Les récentes images transmises par le vénérable rover martien révèlent un paysage qui défie l’entendement géologique. Ainsi, une vaste étendue fracturée évoque irrésistiblement les alvéoles d’une ruche. Immortalisée dans la vallée de Valle Grande, la mosaïque de polygones centimétriques, d’une ampleur jusqu’ici inégalée, relance le débat sur l’histoire hydrique et climatique de la planète rouge. Si le phénomène de fracturation n’est pas une première sur Mars, l’échelle de ce champ alvéolaire intrigue et offre une fenêtre inédite sur des processus anciens.
Une géométrie spectaculaire capturée dans le cratère Gale
C’est un panorama qui a de quoi laisser les scientifiques sans voix. Aux confins du cratère Gale, que Curiosity arpente méthodiquement depuis son atterrissage en 2012, le rover a braqué ses caméras sur une portion de sol singulière les 19 et 20 juin 2026. Les clichés dévoilent un tapis de motifs polygonaux d’une régularité confondante. Chaque alvéole, d’un diamètre modeste compris entre 4 et 8 centimètres, s’imbrique avec sa voisine pour composer un maillage serré qui s’étend bien au-delà du champ de vision immédiat des instruments.
Le lieu exact de cette observation, surnommé Valle Grande, se niche dans les contreforts du mont Sharp, cette montagne stratifiée qui constitue la destination scientifique principale de la mission. La comparaison avec un nid d’abeilles, immédiatement reprise par les rédactions du monde entier, tient moins de la métaphore poétique que de l’évidence visuelle : la surface semble avoir été délicatement gaufrée par un artisan méticuleux.

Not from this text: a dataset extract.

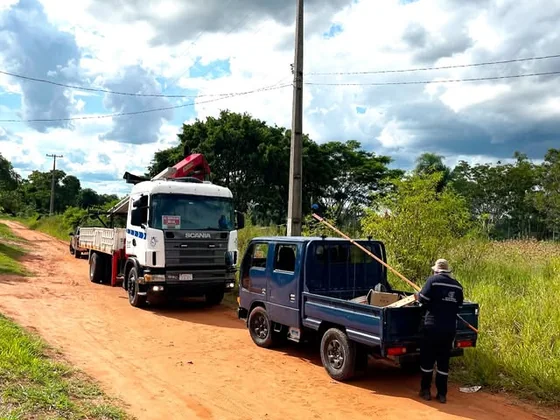 Camión grúa y camioneta de apoyo en un camino de tierra junto a la línea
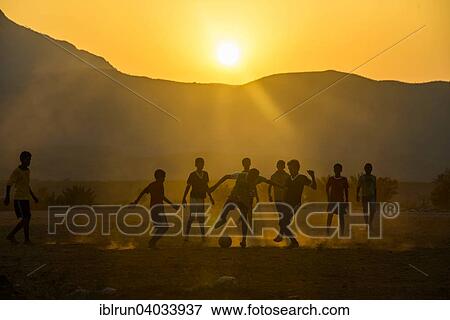 Stock Photo - "Boys playing soccer, Socotra, Yemen, Asia". Fotosearch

Pourtant, comme le rappellent les planétologues, la nature est ici la seule architecte, et son œuvre, bien que minérale, parle d’un passé martien complexe. La nouveauté réside moins dans le motif lui-même que dans son extension remarquable, bien plus vaste que les petites zones similaires déjà repérées par le passé par le même rover.
« Nous avons découvert de nombreux paysages fascinants à travers les yeux de Curiosity, mais cette mer de polygones nous a coupé le souffle », a déclaré le responsable scientifique de la mission, Ashwin Vasavada, du Jet Propulsion Laboratory de la NASA, situé en Californie du Sud. « Nous avons soigneusement mesuré leurs formes et leur composition chimique, et nous espérons que ces données nous fourniront des indices sur la manière dont ces formations se sont créées. »
Les mécanismes géologiques à l’épreuve de l’érosion
Trois grands scénarios, non exclusifs, sont aujourd’hui sur la table. Le premier invoque des cycles d’hydratation et de déshydratation, un peu à la manière des fentes de dessiccation observables dans un sol argileux terrestre après une longue période de sécheresse. Le deuxième privilégie l’hypothèse de la contraction thermique. En effet, soumis à des variations brutales de température, le sol aurait pu se rétracter et se fracturer, créant ces joints polygonaux. Enfin, l’action répétée du gel et du dégel, dans un passé martien peut-être moins sec, constitue une troisième piste sérieuse.
Il faut imaginer ces forces jouer sur des sédiments fins, puis le ballet incessant de l’érosion éolienne prendre le relais. Ce sont en effet les vents martiens qui, sur des millions d’années, ont dégagé et sculpté ces motifs en relief inversé, comblant certaines fissures de minéraux plus résistants avant d’éroder la roche encaissante plus tendre. Ce qui apparaît aujourd’hui comme un nid d’abeilles en saillie ne serait que le squelette minéralisé d’un ancien réseau de fentes.
Ce n’est pas la première fois que Curiosity surprend le public avec des structures géologiques aux formes évocatrices, mais le contraste entre le caractère anodin du motif sur Terre et son surgissement sur Mars donne à cette découverte une dimension quasi artistique.
Quelle sera la prochaine étape pour Curiosity ?
L’équipe de la mission MSL prépare désormais une campagne d’observations approfondies. L’enjeu est de caractériser la composition minéralogique de ces nervures en nid d’abeilles grâce aux instruments de bord, comme le spectromètre ChemCam ou la caméra MAHLI, capable de fournir des vues en très haute résolution.
L’objectif est double : confirmer le rôle de l’eau liquide ou de la glace dans leur genèse, et déterminer si de telles structures ont pu constituer un environnement propice à une éventuelle chimie prébiotique il y a des milliards d’années. Le vétéran Curiosity, loin d’avoir épuisé sa mission, continue ainsi d’écrire, strate après strate, l’histoire géologique tourmentée d’une planète qui n’a pas fini de livrer ses secrets.